# O que se pede
[A] Transcreva do acórdão sobre a competência dos tribunais o trecho que vai de "Muito embora no" até "exclusiva competência parlamentar.".
[B] Enumere todas as pessoas que, segundo o acórdão sobre a competência dos tribunais, deduziram embargos à execução.
[C] Prossiga a redação do acórdão sobre a competência dos tribunais a partir da última frase apresentada.

# Texto de origem
##############################

Acórdão 90/2004/T. Const. - Processo 769/2003. - 1 - Tendo Amândio Mário Amado Pereira, Lia dos Anjos Pereira, Rui Álvaro Amado Pereira e Maria Elisa Amado Pereira deduzido embargos à execução para pagamento de quantia certa que contra si fora instaurada pelo Estado Português com base no n.º 4 do Decreto-Lei 96/87, de 4 de Março, e que corre seus termos pelo 9.º Juízo do Tribunal Cível da Comarca de Lisboa, o juiz daquele Juízo, por despacho de 15 de Julho de 2003, considerou o Tribunal incompetente em razão da matéria, absolvendo "os executados da instância executiva" e declarando "a mesma extinta".

Para tanto, recusou, por inconstitucionalidade orgânica, a aplicação da norma ínsita no artigo 18.º, n.º 5, do Decreto-Lei 96/87, "na parte em que atribui competência executiva, exclusiva, aos tribunais do 'foro da comarca de Lisboa'".

Em síntese, o juiz em causa entendeu:

Em face das disposições constantes do Decreto-Lei 96/87, que estabeleceu o "Programa Específico de Desenvolvimento à Agricultura Portuguesa", o contrato de onde emergiu a invocada dívida que deu origem à execução tem a natureza de contrato de natureza administrativa;

Sendo assim, a apreciação das matérias emergentes de tal tipo de contrato é da competência dos "tribunais da jurisdição administrativa", por força do estatuído na alínea f) do n.º 1 do artigo 4.º do Estatuto dos Tribunais Administrativos e Fiscais, aprovado pela Lei 13/2002 de 19 de Fevereiro", não tendo "manifestamente" os tribunais judiciais competência para aquela apreciação;

Muito embora no contrato dos autos constasse uma cláusula que estabelecia que a resolução dos diferendos que surgissem entre os contraentes era da exclusiva competência do Tribunal da Comarca de Lisboa, com expressa renúncia de qualquer outro, essa cláusula consubstanciava um pacto de competência em razão da matéria, o que era vedado pelo n.º 1 do artigo 100.º do Código de Processo Civil;

Que o Decreto-Lei 96/87 foi emitido pelo Governo no uso da sua competência legislativa própria, regulando a norma vertida no n.º 5 do seu artigo 18.º matéria da exclusiva competência parlamentar.

##############################

# Registos fornecidos
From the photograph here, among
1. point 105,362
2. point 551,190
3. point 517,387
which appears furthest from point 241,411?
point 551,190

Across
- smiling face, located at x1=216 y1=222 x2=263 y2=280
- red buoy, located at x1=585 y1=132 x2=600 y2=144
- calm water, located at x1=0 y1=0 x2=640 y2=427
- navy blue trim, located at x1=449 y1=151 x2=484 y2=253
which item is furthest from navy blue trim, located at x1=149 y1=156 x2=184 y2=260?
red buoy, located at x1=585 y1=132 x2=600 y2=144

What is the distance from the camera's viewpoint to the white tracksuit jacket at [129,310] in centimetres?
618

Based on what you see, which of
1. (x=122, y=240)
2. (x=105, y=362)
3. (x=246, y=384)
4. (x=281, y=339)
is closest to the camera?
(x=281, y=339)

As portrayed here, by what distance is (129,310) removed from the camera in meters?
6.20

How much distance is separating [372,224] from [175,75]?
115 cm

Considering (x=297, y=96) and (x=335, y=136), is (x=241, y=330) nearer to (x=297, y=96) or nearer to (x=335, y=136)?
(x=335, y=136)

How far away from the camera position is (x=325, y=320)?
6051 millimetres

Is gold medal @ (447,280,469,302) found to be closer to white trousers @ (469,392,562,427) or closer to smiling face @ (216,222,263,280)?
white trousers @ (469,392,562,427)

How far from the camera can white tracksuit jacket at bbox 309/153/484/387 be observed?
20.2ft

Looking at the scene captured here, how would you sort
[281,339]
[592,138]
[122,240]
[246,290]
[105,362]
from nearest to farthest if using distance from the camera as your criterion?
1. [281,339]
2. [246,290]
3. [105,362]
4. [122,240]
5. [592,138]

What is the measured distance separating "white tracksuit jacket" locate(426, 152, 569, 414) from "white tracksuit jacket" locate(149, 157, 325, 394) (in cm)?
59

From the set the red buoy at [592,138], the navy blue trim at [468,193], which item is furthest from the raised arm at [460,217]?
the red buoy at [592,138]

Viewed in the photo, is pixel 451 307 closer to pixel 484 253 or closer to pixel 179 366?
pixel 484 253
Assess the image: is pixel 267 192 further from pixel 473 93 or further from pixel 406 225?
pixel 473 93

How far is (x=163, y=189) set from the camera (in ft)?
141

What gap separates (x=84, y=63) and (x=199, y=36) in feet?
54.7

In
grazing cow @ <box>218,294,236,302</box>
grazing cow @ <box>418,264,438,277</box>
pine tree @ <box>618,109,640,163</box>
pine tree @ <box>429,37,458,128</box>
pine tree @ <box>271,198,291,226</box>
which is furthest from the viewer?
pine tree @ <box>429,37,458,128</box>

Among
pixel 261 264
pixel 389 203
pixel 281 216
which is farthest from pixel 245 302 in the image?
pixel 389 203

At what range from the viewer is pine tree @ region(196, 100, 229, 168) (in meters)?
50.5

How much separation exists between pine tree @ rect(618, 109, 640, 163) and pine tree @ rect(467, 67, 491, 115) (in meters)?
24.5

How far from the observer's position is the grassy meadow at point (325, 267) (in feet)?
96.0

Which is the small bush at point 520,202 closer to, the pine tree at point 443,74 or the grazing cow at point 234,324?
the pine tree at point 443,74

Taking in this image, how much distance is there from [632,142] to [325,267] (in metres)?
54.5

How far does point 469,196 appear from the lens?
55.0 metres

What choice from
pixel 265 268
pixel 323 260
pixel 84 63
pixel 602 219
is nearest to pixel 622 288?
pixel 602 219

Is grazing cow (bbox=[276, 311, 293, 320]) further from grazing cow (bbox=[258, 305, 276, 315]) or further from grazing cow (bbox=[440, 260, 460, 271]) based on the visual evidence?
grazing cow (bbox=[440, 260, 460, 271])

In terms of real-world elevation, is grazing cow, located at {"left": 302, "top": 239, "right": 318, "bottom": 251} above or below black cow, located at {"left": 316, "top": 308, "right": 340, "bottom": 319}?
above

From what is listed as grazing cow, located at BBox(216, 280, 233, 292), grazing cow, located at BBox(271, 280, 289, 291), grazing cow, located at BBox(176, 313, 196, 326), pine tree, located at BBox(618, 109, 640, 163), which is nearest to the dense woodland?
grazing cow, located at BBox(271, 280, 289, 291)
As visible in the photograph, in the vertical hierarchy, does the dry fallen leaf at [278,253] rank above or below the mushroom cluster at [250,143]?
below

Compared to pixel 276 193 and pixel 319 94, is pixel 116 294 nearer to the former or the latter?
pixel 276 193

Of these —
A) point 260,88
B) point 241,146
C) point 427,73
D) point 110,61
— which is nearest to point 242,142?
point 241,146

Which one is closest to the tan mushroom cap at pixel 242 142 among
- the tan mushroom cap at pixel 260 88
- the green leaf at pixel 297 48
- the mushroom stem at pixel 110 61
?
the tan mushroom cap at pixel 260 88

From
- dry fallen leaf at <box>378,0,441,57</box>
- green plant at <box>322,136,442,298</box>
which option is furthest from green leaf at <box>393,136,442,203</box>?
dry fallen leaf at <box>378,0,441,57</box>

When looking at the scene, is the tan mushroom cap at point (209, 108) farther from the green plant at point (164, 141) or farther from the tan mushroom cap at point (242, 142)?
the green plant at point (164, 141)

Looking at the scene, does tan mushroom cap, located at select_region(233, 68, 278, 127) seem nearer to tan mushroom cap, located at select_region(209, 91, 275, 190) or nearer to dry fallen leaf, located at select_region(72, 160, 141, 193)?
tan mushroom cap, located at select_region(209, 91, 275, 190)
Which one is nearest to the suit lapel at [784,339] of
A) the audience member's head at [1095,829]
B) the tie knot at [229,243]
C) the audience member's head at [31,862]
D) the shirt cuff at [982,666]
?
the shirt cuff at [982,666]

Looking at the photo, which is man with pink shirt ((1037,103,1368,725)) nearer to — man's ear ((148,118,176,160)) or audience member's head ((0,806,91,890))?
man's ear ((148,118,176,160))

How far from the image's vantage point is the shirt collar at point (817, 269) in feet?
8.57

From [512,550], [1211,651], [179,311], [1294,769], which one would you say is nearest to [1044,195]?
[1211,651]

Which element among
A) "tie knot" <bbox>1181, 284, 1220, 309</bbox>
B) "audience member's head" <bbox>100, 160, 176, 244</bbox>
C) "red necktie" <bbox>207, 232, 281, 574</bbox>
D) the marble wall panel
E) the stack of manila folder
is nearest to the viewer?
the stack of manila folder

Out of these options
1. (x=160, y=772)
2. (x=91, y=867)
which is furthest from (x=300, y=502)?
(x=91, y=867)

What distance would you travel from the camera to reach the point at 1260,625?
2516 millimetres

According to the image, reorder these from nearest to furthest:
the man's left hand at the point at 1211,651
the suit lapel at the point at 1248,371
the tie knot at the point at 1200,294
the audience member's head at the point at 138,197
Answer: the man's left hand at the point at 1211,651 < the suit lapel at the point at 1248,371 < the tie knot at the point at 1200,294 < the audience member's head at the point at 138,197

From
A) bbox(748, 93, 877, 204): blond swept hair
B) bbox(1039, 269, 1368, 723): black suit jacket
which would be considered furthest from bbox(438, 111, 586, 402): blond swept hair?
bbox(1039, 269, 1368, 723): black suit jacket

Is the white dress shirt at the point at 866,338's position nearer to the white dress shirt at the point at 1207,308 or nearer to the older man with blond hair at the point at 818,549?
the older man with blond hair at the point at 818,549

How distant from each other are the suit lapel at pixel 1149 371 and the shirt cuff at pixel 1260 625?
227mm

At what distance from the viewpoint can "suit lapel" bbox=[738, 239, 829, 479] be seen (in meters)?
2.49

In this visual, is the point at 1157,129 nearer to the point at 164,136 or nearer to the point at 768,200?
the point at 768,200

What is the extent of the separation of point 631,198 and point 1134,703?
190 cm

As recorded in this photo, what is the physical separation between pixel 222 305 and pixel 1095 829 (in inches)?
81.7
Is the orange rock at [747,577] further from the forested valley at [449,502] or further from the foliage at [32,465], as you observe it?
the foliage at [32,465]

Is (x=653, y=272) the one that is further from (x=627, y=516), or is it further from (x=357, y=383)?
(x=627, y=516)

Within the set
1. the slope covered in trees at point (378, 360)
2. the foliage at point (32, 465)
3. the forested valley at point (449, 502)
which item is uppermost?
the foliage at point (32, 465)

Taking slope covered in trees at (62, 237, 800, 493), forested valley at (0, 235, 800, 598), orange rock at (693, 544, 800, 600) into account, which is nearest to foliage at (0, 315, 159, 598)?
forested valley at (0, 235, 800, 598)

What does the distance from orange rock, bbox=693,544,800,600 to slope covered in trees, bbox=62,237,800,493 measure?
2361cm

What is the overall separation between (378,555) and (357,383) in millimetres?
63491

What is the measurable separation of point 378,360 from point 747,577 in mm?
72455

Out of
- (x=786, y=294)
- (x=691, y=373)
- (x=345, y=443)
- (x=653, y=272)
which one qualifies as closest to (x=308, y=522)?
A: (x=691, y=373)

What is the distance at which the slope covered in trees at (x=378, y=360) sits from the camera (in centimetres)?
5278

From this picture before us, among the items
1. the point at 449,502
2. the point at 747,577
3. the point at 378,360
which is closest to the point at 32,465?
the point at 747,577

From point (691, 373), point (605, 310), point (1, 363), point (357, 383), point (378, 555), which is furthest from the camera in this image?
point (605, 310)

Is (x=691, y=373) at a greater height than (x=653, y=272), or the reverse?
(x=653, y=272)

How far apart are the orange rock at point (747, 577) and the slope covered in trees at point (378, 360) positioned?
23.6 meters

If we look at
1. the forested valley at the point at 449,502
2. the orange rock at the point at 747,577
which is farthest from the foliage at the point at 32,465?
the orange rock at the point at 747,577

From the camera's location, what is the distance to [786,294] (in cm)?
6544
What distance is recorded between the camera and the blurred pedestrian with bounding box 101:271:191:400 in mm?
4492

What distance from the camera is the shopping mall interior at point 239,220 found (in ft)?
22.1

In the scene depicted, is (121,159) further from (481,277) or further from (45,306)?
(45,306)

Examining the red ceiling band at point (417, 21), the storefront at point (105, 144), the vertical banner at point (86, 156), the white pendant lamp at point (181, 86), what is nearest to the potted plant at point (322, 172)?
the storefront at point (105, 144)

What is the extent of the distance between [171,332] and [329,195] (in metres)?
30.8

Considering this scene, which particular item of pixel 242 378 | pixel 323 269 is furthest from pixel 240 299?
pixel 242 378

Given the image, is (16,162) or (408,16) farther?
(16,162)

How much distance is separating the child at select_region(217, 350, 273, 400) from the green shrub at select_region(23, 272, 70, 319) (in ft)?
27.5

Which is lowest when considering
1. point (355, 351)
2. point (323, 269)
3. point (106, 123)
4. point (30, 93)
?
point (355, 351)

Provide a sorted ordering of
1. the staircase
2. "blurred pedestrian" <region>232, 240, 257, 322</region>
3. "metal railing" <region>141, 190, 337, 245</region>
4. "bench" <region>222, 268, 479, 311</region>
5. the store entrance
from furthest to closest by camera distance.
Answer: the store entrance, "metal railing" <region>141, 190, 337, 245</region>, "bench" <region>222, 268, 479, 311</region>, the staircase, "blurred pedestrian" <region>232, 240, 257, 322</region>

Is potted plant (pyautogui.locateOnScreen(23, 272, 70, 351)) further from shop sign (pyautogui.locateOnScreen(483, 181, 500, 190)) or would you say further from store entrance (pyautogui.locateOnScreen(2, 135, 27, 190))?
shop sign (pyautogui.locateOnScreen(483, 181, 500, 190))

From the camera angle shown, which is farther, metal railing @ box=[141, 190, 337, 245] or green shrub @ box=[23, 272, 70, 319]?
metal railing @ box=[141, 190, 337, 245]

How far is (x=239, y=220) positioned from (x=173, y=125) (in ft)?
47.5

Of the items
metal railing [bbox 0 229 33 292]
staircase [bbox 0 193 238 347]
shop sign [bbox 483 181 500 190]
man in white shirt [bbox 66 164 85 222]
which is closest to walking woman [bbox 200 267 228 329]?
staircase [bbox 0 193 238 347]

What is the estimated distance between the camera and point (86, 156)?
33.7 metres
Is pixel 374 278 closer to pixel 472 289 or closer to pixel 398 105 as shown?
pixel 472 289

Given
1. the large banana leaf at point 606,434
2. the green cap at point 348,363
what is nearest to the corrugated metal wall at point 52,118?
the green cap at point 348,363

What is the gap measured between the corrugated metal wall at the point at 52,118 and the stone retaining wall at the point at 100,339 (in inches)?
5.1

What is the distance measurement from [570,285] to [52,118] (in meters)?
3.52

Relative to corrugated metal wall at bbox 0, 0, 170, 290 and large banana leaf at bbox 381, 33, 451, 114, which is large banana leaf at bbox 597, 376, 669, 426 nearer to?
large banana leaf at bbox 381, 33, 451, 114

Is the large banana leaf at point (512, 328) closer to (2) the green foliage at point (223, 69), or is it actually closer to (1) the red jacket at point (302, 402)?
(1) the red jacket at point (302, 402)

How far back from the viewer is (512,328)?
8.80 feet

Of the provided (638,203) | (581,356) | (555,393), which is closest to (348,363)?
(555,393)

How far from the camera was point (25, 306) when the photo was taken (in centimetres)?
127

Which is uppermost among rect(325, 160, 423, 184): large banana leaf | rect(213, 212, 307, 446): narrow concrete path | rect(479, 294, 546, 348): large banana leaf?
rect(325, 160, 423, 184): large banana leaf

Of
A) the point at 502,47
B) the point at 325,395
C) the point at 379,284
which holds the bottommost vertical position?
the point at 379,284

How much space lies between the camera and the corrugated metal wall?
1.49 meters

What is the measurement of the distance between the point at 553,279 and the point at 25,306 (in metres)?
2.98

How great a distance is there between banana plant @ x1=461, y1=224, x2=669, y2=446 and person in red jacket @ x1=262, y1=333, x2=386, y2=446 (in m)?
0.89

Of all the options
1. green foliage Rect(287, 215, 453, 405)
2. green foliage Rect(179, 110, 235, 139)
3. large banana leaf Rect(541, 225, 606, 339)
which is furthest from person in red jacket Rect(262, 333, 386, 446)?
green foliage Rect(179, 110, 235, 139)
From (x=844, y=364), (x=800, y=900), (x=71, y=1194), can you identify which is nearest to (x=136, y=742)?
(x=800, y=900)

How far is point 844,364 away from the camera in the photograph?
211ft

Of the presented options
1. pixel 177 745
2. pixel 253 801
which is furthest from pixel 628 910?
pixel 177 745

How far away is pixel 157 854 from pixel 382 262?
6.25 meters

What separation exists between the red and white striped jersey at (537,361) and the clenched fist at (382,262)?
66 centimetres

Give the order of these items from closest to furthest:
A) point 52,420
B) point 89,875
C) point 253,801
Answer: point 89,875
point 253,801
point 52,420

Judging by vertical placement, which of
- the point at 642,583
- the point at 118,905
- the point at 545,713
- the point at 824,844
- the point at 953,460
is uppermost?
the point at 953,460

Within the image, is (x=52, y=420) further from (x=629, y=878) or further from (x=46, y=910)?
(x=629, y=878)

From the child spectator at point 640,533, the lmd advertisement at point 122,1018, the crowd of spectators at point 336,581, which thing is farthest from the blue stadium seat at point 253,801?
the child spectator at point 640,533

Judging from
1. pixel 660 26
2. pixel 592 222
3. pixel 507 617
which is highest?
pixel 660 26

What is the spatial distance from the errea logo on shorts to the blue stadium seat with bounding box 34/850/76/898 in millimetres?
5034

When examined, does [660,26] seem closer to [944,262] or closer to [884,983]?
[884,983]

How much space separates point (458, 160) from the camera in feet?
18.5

##############################

# Resultados do exercício
[A]
Muito embora no contrato dos autos constasse uma cláusula que estabelecia que a resolução dos diferendos que surgissem entre os contraentes era da exclusiva competência do Tribunal da Comarca de Lisboa, com expressa renúncia de qualquer outro, essa cláusula consubstanciava um pacto de competência em razão da matéria, o que era vedado pelo n.º 1 do artigo 100.º do Código de Processo Civil;

Que o Decreto-Lei 96/87 foi emitido pelo Governo no uso da sua competência legislativa própria, regulando a norma vertida no n.º 5 do seu artigo 18.º matéria da exclusiva competência parlamentar.

[B]
Amândio Mário Amado Pereira
Lia dos Anjos Pereira
Rui Álvaro Amado Pereira
Maria Elisa Amado Pereira

[C]
Do despacho de 15 de Julho de 2003 recorreu para o Tribunal Constitucional e ao abrigo da alínea a) do n.º 1 do artigo 70.º da Lei 28/82, de 15 de Novembro, o representante do Ministério Público junto do indicado Juízo, por seu intermédio pretendendo a apreciação do normativo que foi recusado aplicar.

2 - Determinada a feitura de alegações, rematou a entidade recorrente a por si apresentada com as seguintes conclusões:

"1.º Face ao quadro normativo vigente à data da edição do Decreto-Lei 96/87, de 4 de Março, as acções executivas, fundadas em certidão que constitua título executivo extrajudicial, apenas cabem no âmbito da competência da jurisdição administrativa e fiscal (exercida através dos tribunais tributários de 1.ª instância) quando houver lei especial que outorgue a tal jurisdição a cobrança coerciva do débito de que é credor determinada pessoa colectiva pública, independentemente da sua natureza material.

2.º Deste modo, a norma desaplicada na decisão recorrida - ao atribuir aos juízes cíveis de Lisboa a competência material para a cobrança coerciva dos créditos do Estado, originados por apoios financeiros concedidos ao abrigo do PEDAP - não se configura como inovatória em relação ao referido quadro normativo, não sendo, consequentemente organicamente inconstitucional.

3.º Termos em que deverá proceder o presente recurso."

Por seu turno, os recorridos não apresentaram alegação.

Cumpre decidir.

3 - Não relevará, em face dos contornos do vertente caso, a questão de saber se o contrato do qual alegadamente teria emergido a dívida cuja cobrança coerciva se intentou por intermédio da execução a que foram opostos os embargos assume, ou não, na realidade, a natureza de administrativa.

E isso, justamente, pela circunstância segundo a qual, como à frente se explicitará, ainda que se tratasse de um contrato com tal natureza, e do qual resultaram créditos cuja obtenção coerciva se pretendeu com a execução a que foram deduzidos os embargos, a solução a conferir quanto à questão de constitucionalidade seria a mesma que aquela que decorreria se nos postássemos perante um negócio jurídico de natureza não administrativa.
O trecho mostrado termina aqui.